SALAM PAPUA (TIMIKA) – Tokoh Adat Kaokonao, Yan Aturi, menyuarakan keprihatinannya terhadap belum selesainya persoalan tapal batas antara Kabupaten Mimika dengan Kabupaten Dogiyai dan Deiyai. Hal ini disampaikannya langsung kepada Gubernur Papua Tengah, Meki Fritz Nawipa, saat kunjungan kerja di Kaokonao, Distrik Mimika Barat, Kamis (10/4/2025).
Dalam pernyataannya, Yan menegaskan bahwa wilayah yang terletak dari Omawita hingga Gunung Emea merupakan tanah adat suku Kamoro, dan merupakan bagian dari Kabupaten Mimika. Namun, selama ini wilayah tersebut masih diklaim oleh pihak dari Kabupaten Deiyai, yang notabene merupakan wilayah suku Paniai.
“Saya tahu tanah itu milik leluhur kami, Suku Kamoro. Tapi sampai sekarang masih diklaim oleh saudara-saudara dari Deiyai. Kami mohon agar persoalan tapal batas ini segera dituntaskan,” ujar Yan.
Menanggapi keluhan tersebut, Gubernur Meki Nawipa menjelaskan bahwa masalah tapal batas antar wilayah kabupaten memang kompleks dan sering kali melibatkan unsur ketidaktahuan terhadap batas wilayah adat.
Ia mengungkapkan bahwa dirinya pernah mengikuti penyelesaian sengketa tapal batas di wilayah Gunung Intan Jaya, dan menemukan bahwa salah satu penyebab persoalan berlarut adalah karena penanganan di Mimika saat itu dilakukan oleh pihak yang bukan orang asli Amungme maupun Kamoro, sehingga tidak memahami secara mendalam sejarah dan peta wilayah adat.
“Yang tangani waktu itu adalah pegawai Pemda yang bukan orang asli, jadi tidak tahu peta adat yang sesungguhnya.

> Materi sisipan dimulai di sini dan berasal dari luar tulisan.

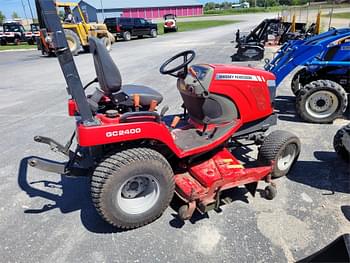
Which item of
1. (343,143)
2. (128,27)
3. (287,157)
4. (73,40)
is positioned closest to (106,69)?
(287,157)

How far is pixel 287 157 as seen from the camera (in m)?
3.37

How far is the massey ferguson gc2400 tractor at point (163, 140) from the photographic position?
7.61 feet

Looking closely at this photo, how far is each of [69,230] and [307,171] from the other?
2.66 metres

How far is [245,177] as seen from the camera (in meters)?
2.78

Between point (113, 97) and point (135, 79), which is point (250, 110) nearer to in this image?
point (113, 97)

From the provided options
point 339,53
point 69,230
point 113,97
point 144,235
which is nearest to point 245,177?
point 144,235

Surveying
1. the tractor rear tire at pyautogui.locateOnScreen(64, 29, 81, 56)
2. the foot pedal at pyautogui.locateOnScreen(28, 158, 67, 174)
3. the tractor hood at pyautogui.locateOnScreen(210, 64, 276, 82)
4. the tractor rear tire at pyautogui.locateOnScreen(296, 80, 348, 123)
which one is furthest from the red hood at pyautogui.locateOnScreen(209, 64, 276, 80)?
the tractor rear tire at pyautogui.locateOnScreen(64, 29, 81, 56)

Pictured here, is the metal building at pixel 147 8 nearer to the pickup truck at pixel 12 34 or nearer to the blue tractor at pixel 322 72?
the pickup truck at pixel 12 34

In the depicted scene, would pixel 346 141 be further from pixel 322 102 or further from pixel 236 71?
pixel 322 102

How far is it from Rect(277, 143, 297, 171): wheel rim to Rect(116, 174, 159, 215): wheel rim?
1.48 metres

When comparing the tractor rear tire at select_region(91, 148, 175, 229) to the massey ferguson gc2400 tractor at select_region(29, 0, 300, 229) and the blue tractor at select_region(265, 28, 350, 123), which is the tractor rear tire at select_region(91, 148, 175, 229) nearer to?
the massey ferguson gc2400 tractor at select_region(29, 0, 300, 229)

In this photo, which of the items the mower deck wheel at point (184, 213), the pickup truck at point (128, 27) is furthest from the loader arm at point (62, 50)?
the pickup truck at point (128, 27)

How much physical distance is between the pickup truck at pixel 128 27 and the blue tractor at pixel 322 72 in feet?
61.0

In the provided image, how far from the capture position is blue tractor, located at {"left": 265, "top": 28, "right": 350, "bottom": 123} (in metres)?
4.82
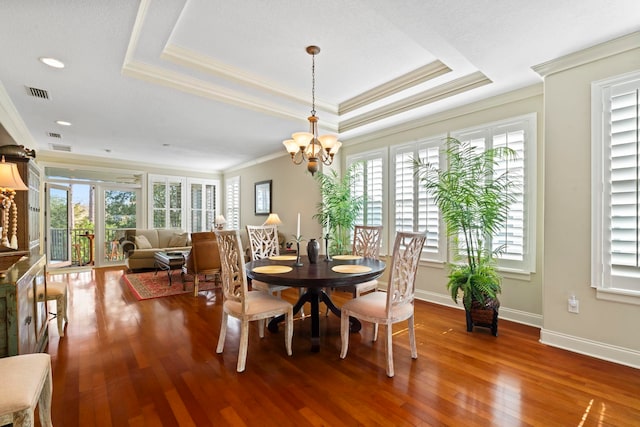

Ini yang sering jadi masalah,” ujar Gubernur Meki.
Lebih lanjut, ia mengatakan bahwa persoalan tapal batas bukan hanya terjadi antara Mimika dengan Deiyai atau Dogiyai, tetapi juga di wilayah pegunungan lainnya. Oleh karena itu, Gubernur Meki menyebut akan dilakukan evaluasi antar kabupaten yang bersengketa, dengan melibatkan para pemimpin adat dan masyarakat lokal.
“Evaluasi soal tapal batas ini biasanya dilakukan lima tahunan. Dalam forum evaluasi nanti akan dibicarakan secara baik-baik dengan semua pihak yang berkepentingan,” tutupnya.